━━━━━ TASK INPUTS ━━━━━

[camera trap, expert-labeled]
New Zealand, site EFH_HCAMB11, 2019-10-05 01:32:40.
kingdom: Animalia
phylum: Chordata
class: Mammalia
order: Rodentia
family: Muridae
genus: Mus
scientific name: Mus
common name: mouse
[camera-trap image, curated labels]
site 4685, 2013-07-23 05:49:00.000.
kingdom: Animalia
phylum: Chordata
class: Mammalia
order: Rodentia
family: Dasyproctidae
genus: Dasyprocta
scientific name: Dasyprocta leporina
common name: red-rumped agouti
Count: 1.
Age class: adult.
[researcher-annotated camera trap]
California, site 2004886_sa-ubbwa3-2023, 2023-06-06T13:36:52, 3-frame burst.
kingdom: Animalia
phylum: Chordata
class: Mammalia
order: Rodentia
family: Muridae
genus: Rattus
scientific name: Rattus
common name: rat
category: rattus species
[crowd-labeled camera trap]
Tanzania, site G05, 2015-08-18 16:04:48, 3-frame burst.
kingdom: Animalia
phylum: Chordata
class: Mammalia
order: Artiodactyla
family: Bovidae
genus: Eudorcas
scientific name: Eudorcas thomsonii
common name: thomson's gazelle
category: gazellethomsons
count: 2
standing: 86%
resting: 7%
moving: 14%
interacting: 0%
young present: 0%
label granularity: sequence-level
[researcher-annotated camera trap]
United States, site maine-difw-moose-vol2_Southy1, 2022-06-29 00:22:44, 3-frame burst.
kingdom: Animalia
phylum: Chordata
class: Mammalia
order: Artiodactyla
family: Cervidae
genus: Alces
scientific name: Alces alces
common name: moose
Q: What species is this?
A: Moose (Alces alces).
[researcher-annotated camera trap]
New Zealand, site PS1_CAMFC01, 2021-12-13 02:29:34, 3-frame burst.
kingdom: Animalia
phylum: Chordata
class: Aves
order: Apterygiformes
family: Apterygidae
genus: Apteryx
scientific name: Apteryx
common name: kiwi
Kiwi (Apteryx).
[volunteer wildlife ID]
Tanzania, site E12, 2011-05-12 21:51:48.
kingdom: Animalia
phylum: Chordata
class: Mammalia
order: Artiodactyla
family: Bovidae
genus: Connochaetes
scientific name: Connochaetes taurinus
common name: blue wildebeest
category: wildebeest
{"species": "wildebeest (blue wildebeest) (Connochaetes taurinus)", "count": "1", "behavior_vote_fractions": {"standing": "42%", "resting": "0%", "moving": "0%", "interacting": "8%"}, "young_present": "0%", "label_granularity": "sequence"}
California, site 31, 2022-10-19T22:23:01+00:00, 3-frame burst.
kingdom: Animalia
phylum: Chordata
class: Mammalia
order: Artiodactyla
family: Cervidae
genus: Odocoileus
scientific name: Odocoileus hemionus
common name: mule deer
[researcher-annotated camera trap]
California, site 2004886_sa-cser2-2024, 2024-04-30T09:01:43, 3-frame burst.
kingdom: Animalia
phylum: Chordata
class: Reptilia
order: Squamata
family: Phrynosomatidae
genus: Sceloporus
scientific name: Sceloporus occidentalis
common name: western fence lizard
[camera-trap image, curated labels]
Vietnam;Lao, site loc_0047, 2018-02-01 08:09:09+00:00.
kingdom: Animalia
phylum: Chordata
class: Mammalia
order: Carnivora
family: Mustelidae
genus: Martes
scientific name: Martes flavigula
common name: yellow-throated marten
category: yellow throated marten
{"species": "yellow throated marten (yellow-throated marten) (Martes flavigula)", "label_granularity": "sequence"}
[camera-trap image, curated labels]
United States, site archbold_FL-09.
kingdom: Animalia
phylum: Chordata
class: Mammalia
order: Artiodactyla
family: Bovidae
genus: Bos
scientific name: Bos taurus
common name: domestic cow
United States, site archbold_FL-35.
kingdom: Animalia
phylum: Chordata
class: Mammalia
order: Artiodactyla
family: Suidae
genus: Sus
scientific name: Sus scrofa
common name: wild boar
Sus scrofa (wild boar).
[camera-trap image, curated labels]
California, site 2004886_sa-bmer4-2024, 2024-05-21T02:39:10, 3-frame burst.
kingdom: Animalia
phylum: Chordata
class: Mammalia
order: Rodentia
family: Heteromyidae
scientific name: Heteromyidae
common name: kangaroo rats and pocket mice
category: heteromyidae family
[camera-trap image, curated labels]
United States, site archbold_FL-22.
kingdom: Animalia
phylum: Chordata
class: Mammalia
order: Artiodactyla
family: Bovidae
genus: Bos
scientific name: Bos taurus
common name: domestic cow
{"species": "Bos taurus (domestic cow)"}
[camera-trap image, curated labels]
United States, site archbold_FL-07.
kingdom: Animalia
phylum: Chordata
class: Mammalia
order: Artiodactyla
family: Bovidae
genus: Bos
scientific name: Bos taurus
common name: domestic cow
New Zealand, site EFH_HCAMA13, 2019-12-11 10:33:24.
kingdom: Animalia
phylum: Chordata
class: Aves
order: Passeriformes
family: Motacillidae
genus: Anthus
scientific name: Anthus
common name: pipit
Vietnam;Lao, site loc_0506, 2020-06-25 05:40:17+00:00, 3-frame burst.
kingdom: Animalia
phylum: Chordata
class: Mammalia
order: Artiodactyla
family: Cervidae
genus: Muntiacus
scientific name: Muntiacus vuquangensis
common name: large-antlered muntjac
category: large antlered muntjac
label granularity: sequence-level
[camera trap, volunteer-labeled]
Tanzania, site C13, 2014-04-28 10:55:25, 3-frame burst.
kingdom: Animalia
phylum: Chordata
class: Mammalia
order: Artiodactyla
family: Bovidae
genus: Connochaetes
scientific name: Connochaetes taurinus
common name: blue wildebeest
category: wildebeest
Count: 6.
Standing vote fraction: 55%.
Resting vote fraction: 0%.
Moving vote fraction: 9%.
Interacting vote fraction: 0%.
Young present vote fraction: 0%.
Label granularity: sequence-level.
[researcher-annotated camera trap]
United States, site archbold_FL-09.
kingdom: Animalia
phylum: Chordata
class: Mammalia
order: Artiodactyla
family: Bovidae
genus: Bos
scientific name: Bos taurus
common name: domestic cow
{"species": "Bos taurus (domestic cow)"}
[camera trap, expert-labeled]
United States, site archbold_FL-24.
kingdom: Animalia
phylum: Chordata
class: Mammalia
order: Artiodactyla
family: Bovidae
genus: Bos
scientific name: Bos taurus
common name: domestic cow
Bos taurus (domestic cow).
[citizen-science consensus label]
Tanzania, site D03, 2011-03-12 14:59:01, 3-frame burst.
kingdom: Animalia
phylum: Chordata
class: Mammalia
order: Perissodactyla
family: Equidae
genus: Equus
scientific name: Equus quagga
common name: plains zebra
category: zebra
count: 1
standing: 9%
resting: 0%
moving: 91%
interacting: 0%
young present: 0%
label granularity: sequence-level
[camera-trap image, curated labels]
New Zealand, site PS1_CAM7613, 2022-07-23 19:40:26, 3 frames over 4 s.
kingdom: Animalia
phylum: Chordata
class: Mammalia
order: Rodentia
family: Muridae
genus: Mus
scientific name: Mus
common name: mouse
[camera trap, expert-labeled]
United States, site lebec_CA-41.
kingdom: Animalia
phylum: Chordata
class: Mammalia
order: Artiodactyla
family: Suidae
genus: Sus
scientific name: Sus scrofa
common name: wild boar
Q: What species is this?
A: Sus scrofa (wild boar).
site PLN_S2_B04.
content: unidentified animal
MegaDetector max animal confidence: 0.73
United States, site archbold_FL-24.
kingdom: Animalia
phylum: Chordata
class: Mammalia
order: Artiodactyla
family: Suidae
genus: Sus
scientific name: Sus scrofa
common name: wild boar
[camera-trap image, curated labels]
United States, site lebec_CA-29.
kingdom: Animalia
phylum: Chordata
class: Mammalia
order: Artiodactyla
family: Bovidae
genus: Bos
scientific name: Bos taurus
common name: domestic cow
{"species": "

━━━━━

A verbatim copy of every entry is needed.

[camera trap, expert-labeled]
New Zealand, site EFH_HCAMB11, 2019-10-05 01:32:40.
kingdom: Animalia
phylum: Chordata
class: Mammalia
order: Rodentia
family: Muridae
genus: Mus
scientific name: Mus
common name: mouse
[camera-trap image, curated labels]
site 4685, 2013-07-23 05:49:00.000.
kingdom: Animalia
phylum: Chordata
class: Mammalia
order: Rodentia
family: Dasyproctidae
genus: Dasyprocta
scientific name: Dasyprocta leporina
common name: red-rumped agouti
Count: 1.
Age class: adult.
[researcher-annotated camera trap]
California, site 2004886_sa-ubbwa3-2023, 2023-06-06T13:36:52, 3-frame burst.
kingdom: Animalia
phylum: Chordata
class: Mammalia
order: Rodentia
family: Muridae
genus: Rattus
scientific name: Rattus
common name: rat
category: rattus species
[crowd-labeled camera trap]
Tanzania, site G05, 2015-08-18 16:04:48, 3-frame burst.
kingdom: Animalia
phylum: Chordata
class: Mammalia
order: Artiodactyla
family: Bovidae
genus: Eudorcas
scientific name: Eudorcas thomsonii
common name: thomson's gazelle
category: gazellethomsons
count: 2
standing: 86%
resting: 7%
moving: 14%
interacting: 0%
young present: 0%
label granularity: sequence-level
[researcher-annotated camera trap]
United States, site maine-difw-moose-vol2_Southy1, 2022-06-29 00:22:44, 3-frame burst.
kingdom: Animalia
phylum: Chordata
class: Mammalia
order: Artiodactyla
family: Cervidae
genus: Alces
scientific name: Alces alces
common name: moose
Q: What species is this?
A: Moose (Alces alces).
[researcher-annotated camera trap]
New Zealand, site PS1_CAMFC01, 2021-12-13 02:29:34, 3-frame burst.
kingdom: Animalia
phylum: Chordata
class: Aves
order: Apterygiformes
family: Apterygidae
genus: Apteryx
scientific name: Apteryx
common name: kiwi
Kiwi (Apteryx).
[volunteer wildlife ID]
Tanzania, site E12, 2011-05-12 21:51:48.
kingdom: Animalia
phylum: Chordata
class: Mammalia
order: Artiodactyla
family: Bovidae
genus: Connochaetes
scientific name: Connochaetes taurinus
common name: blue wildebeest
category: wildebeest
{"species": "wildebeest (blue wildebeest) (Connochaetes taurinus)", "count": "1", "behavior_vote_fractions": {"standing": "42%", "resting": "0%", "moving": "0%", "interacting": "8%"}, "young_present": "0%", "label_granularity": "sequence"}
California, site 31, 2022-10-19T22:23:01+00:00, 3-frame burst.
kingdom: Animalia
phylum: Chordata
class: Mammalia
order: Artiodactyla
family: Cervidae
genus: Odocoileus
scientific name: Odocoileus hemionus
common name: mule deer
[researcher-annotated camera trap]
California, site 2004886_sa-cser2-2024, 2024-04-30T09:01:43, 3-frame burst.
kingdom: Animalia
phylum: Chordata
class: Reptilia
order: Squamata
family: Phrynosomatidae
genus: Sceloporus
scientific name: Sceloporus occidentalis
common name: western fence lizard
[camera-trap image, curated labels]
Vietnam;Lao, site loc_0047, 2018-02-01 08:09:09+00:00.
kingdom: Animalia
phylum: Chordata
class: Mammalia
order: Carnivora
family: Mustelidae
genus: Martes
scientific name: Martes flavigula
common name: yellow-throated marten
category: yellow throated marten
{"species": "yellow throated marten (yellow-throated marten) (Martes flavigula)", "label_granularity": "sequence"}
[camera-trap image, curated labels]
United States, site archbold_FL-09.
kingdom: Animalia
phylum: Chordata
class: Mammalia
order: Artiodactyla
family: Bovidae
genus: Bos
scientific name: Bos taurus
common name: domestic cow
United States, site archbold_FL-35.
kingdom: Animalia
phylum: Chordata
class: Mammalia
order: Artiodactyla
family: Suidae
genus: Sus
scientific name: Sus scrofa
common name: wild boar
Sus scrofa (wild boar).
[camera-trap image, curated labels]
California, site 2004886_sa-bmer4-2024, 2024-05-21T02:39:10, 3-frame burst.
kingdom: Animalia
phylum: Chordata
class: Mammalia
order: Rodentia
family: Heteromyidae
scientific name: Heteromyidae
common name: kangaroo rats and pocket mice
category: heteromyidae family
[camera-trap image, curated labels]
United States, site archbold_FL-22.
kingdom: Animalia
phylum: Chordata
class: Mammalia
order: Artiodactyla
family: Bovidae
genus: Bos
scientific name: Bos taurus
common name: domestic cow
{"species": "Bos taurus (domestic cow)"}
[camera-trap image, curated labels]
United States, site archbold_FL-07.
kingdom: Animalia
phylum: Chordata
class: Mammalia
order: Artiodactyla
family: Bovidae
genus: Bos
scientific name: Bos taurus
common name: domestic cow
New Zealand, site EFH_HCAMA13, 2019-12-11 10:33:24.
kingdom: Animalia
phylum: Chordata
class: Aves
order: Passeriformes
family: Motacillidae
genus: Anthus
scientific name: Anthus
common name: pipit
Vietnam;Lao, site loc_0506, 2020-06-25 05:40:17+00:00, 3-frame burst.
kingdom: Animalia
phylum: Chordata
class: Mammalia
order: Artiodactyla
family: Cervidae
genus: Muntiacus
scientific name: Muntiacus vuquangensis
common name: large-antlered muntjac
category: large antlered muntjac
label granularity: sequence-level
[camera trap, volunteer-labeled]
Tanzania, site C13, 2014-04-28 10:55:25, 3-frame burst.
kingdom: Animalia
phylum: Chordata
class: Mammalia
order: Artiodactyla
family: Bovidae
genus: Connochaetes
scientific name: Connochaetes taurinus
common name: blue wildebeest
category: wildebeest
Count: 6.
Standing vote fraction: 55%.
Resting vote fraction: 0%.
Moving vote fraction: 9%.
Interacting vote fraction: 0%.
Young present vote fraction: 0%.
Label granularity: sequence-level.
[researcher-annotated camera trap]
United States, site archbold_FL-09.
kingdom: Animalia
phylum: Chordata
class: Mammalia
order: Artiodactyla
family: Bovidae
genus: Bos
scientific name: Bos taurus
common name: domestic cow
{"species": "Bos taurus (domestic cow)"}
[camera trap, expert-labeled]
United States, site archbold_FL-24.
kingdom: Animalia
phylum: Chordata
class: Mammalia
order: Artiodactyla
family: Bovidae
genus: Bos
scientific name: Bos taurus
common name: domestic cow
Bos taurus (domestic cow).
[citizen-science consensus label]
Tanzania, site D03, 2011-03-12 14:59:01, 3-frame burst.
kingdom: Animalia
phylum: Chordata
class: Mammalia
order: Perissodactyla
family: Equidae
genus: Equus
scientific name: Equus quagga
common name: plains zebra
category: zebra
count: 1
standing: 9%
resting: 0%
moving: 91%
interacting: 0%
young present: 0%
label granularity: sequence-level
[camera-trap image, curated labels]
New Zealand, site PS1_CAM7613, 2022-07-23 19:40:26, 3 frames over 4 s.
kingdom: Animalia
phylum: Chordata
class: Mammalia
order: Rodentia
family: Muridae
genus: Mus
scientific name: Mus
common name: mouse
[camera trap, expert-labeled]
United States, site lebec_CA-41.
kingdom: Animalia
phylum: Chordata
class: Mammalia
order: Artiodactyla
family: Suidae
genus: Sus
scientific name: Sus scrofa
common name: wild boar
Q: What species is this?
A: Sus scrofa (wild boar).
site PLN_S2_B04.
content: unidentified animal
MegaDetector max animal confidence: 0.73
United States, site archbold_FL-24.
kingdom: Animalia
phylum: Chordata
class: Mammalia
order: Artiodactyla
family: Suidae
genus: Sus
scientific name: Sus scrofa
common name: wild boar
[camera-trap image, curated labels]
United States, site lebec_CA-29.
kingdom: Animalia
phylum: Chordata
class: Mammalia
order: Artiodactyla
family: Bovidae
genus: Bos
scientific name: Bos taurus
common name: domestic cow
{"species": "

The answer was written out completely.